In some instances, referral of the matter to criminal authorities may be warranted — for example, in extreme cases of deliberate and malicious breaches and disclosures. In other instances, the organization may determine that an in-person apology is warranted, in addition to the mandatory disclosure letter.
In my experience, if a complaint is made to the HHS Office for Civil Rights (the HIPAA oversight authority), then the OCR will require production of this type of information and will consider it when making its determination. Document all actions taken by the organization and maintain the documentation in the official files of the organization’s HIPAA privacy officer.
Prepare for Phase 2 audits. The OCR announced March 21 the launch of its next phase, “Phase 2,” of audits of HIPAA-covered entities and their business associates. According to the OCR, “[a]udits are an important compliance tool for OCR that supplements OCR’s other enforcement tools, such as complaint investigations and compliance reviews.”
The audits will include determinations of compliance with the breach notification rule.
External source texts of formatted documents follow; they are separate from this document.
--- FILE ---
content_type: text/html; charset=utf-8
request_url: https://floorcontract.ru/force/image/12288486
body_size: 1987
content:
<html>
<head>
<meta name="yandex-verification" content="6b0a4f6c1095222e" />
Every covered entity and business associate is eligible for an audit. The OCR will look at a broad spectrum of audit candidates and perform desk audits of information requested by and sent to the OCR, on-site reviews or a combination of both. The OCR has stated that if an audit indicates a serious compliance issue, then it may initiate a compliance review to further investigate. Such reviews potentially could result in fines, penalties, demands for corrective action and, in extreme cases, resolution agreements.
As such, it is more important than ever to review your organization’s existing HIPAA compliance program and update it as necessary, ensure that your organization has performed and performs periodically a risk analysis as required under the security rule, make certain that your organization has in place the proper privacy and security officials (privacy officer and security officer), ensure that your organization has inventoried its business associates and put into place updated business associate agreements, and make sure that your organization provides periodic (best practice: annual) HIPAA educational training. When it comes to HIPAA, prevention is the best medicine.
Lani M. Dornfeld, Esq., is a member in the law firm of Brach Eichler LLC, with offices in Palm Beach, FL, Roseland, NJ, and New York City. She practices in the firm’s health law practice group, representing a broad array of healthcare providers in transactional and regulatory matters including corporate compliance and HIPAA compliance.